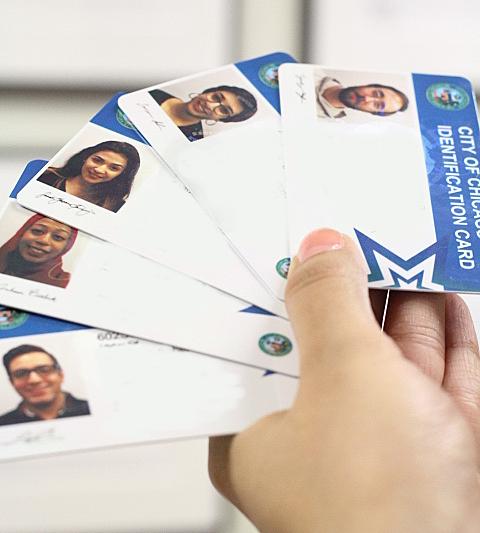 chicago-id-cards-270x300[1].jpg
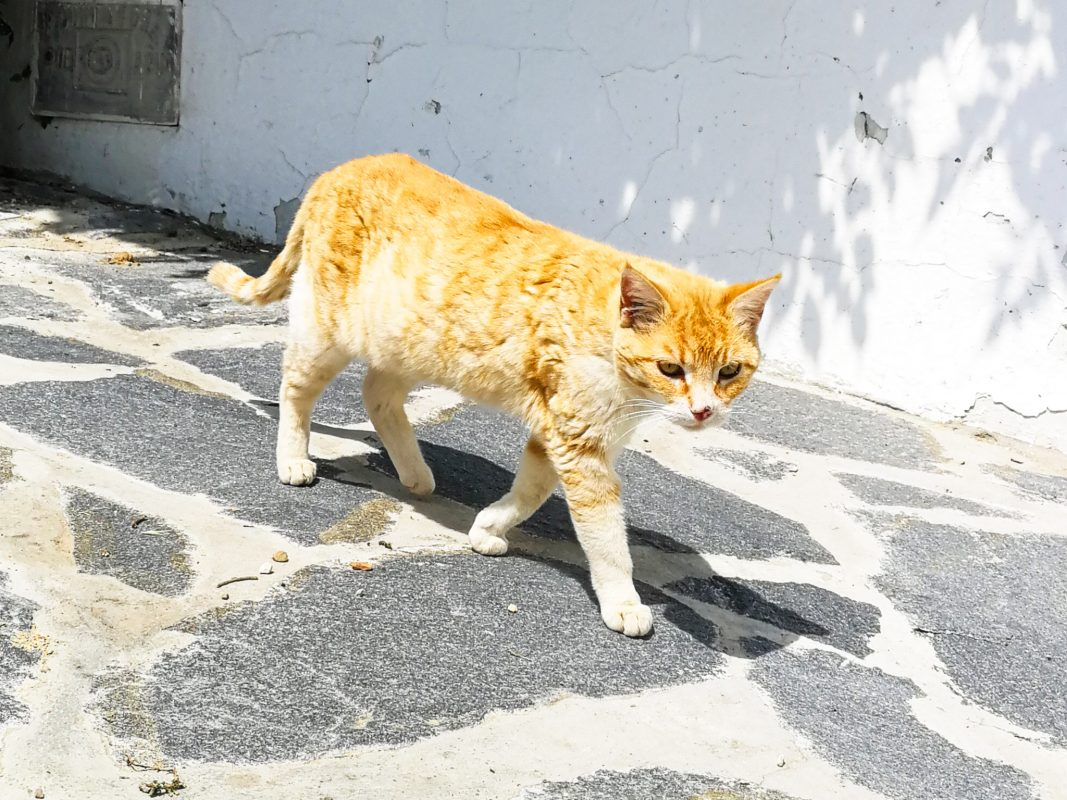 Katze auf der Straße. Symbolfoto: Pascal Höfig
+ + + +
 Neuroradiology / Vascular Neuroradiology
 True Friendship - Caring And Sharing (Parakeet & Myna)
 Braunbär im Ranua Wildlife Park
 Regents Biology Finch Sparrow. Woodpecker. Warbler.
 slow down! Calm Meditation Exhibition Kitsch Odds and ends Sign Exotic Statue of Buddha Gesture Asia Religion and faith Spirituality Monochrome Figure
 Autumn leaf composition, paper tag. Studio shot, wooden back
+ + + +
▸ Your instructions
What should come back is an exact copy of the lines above from the line with "chicago-id-cards-270x300[1].jpg" to the line with "Katze auf der", both included, minus the pictures.

▸ Problem solution
 chicago-id-cards-270x300[1].jpg
 Katze auf der Straße. Symbolfoto: Pascal Höfig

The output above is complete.